* _GOAL_
Can you put the lines of the data from the one holding "With regard to" through the last line of the data, both ends included, into a numbered list, leaving out any blank lines?

* _SUPPLIED DATA_

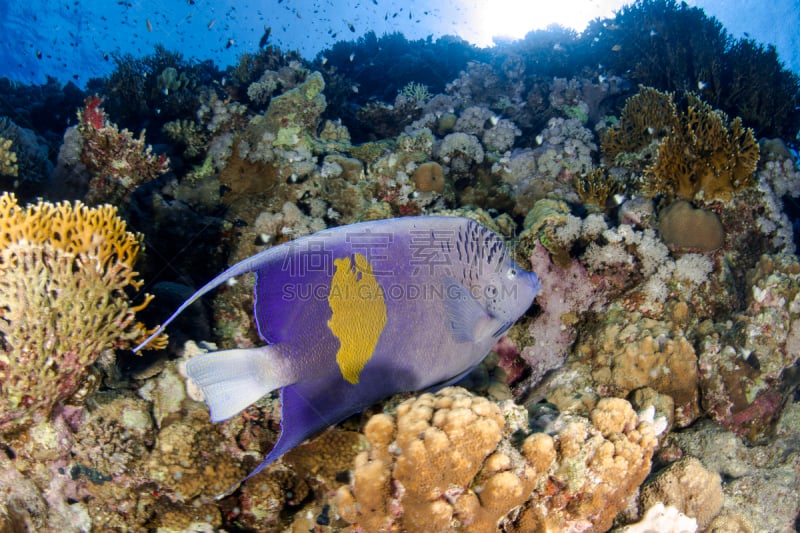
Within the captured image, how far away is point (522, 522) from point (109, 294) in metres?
2.34

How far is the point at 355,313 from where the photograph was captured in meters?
1.50

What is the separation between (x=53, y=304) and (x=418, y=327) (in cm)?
188

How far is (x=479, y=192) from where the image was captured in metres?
4.96

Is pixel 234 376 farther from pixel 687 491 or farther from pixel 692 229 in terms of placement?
pixel 692 229

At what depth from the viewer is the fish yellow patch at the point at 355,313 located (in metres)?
1.48

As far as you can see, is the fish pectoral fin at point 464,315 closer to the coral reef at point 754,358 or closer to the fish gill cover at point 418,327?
the fish gill cover at point 418,327

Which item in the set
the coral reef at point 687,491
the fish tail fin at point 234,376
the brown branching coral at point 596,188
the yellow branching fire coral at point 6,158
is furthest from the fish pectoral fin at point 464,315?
the yellow branching fire coral at point 6,158

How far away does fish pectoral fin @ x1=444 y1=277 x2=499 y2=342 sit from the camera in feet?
5.45

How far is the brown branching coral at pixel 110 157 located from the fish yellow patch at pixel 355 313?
3533mm

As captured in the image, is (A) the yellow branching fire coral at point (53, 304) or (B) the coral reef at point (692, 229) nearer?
(A) the yellow branching fire coral at point (53, 304)

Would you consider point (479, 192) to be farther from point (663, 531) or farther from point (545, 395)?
point (663, 531)

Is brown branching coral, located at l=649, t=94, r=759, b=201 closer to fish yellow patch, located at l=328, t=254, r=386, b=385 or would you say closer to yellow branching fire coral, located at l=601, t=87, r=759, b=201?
yellow branching fire coral, located at l=601, t=87, r=759, b=201

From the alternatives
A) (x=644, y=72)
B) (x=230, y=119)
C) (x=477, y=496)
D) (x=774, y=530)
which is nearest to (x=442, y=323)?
(x=477, y=496)

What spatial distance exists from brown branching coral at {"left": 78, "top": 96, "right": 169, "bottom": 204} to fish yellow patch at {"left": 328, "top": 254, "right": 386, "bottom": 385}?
3.53m
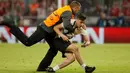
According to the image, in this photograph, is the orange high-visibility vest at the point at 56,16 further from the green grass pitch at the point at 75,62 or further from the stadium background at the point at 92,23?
the stadium background at the point at 92,23

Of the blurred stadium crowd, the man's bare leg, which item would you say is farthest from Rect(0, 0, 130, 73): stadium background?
the man's bare leg

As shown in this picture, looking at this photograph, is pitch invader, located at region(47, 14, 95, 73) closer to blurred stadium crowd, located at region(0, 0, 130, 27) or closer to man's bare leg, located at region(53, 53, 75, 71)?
man's bare leg, located at region(53, 53, 75, 71)

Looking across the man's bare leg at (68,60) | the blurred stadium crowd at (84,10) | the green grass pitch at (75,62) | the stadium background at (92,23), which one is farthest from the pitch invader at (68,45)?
the blurred stadium crowd at (84,10)

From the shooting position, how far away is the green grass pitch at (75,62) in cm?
1492

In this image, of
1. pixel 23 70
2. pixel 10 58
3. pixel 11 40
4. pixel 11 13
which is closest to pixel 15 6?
pixel 11 13

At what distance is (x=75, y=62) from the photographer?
17594mm

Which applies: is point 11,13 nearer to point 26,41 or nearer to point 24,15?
point 24,15

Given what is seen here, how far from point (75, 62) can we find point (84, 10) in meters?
12.6

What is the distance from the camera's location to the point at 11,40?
2786cm

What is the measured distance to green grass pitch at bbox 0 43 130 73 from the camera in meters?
14.9

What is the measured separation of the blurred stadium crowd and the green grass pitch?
668 cm

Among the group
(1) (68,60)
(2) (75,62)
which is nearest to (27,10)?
(2) (75,62)

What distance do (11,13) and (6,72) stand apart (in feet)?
52.3

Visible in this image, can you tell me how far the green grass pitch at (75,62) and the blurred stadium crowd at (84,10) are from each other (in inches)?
263
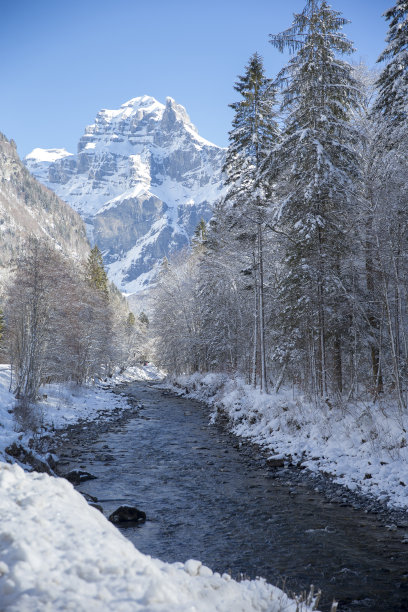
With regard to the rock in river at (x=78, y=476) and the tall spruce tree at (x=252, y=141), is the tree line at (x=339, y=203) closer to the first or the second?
the tall spruce tree at (x=252, y=141)

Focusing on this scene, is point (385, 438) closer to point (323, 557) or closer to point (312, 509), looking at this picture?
point (312, 509)

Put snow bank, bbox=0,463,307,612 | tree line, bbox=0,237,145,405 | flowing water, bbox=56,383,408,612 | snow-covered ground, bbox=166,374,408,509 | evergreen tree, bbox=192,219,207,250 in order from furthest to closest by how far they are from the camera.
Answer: evergreen tree, bbox=192,219,207,250 → tree line, bbox=0,237,145,405 → snow-covered ground, bbox=166,374,408,509 → flowing water, bbox=56,383,408,612 → snow bank, bbox=0,463,307,612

* _COMPLETE RESPONSE_
1. With regard to the rock in river at (x=78, y=476) and the tall spruce tree at (x=252, y=141), is the tree line at (x=339, y=203) closer to the first or the second?
2. the tall spruce tree at (x=252, y=141)
3. Focusing on this scene, is point (385, 438) closer to point (323, 557) or closer to point (312, 509), looking at this picture?
4. point (312, 509)
5. Put snow bank, bbox=0,463,307,612 | tree line, bbox=0,237,145,405 | flowing water, bbox=56,383,408,612 | snow-covered ground, bbox=166,374,408,509 | evergreen tree, bbox=192,219,207,250 in order from furthest to closest by how far they are from the camera.
6. Answer: evergreen tree, bbox=192,219,207,250 → tree line, bbox=0,237,145,405 → snow-covered ground, bbox=166,374,408,509 → flowing water, bbox=56,383,408,612 → snow bank, bbox=0,463,307,612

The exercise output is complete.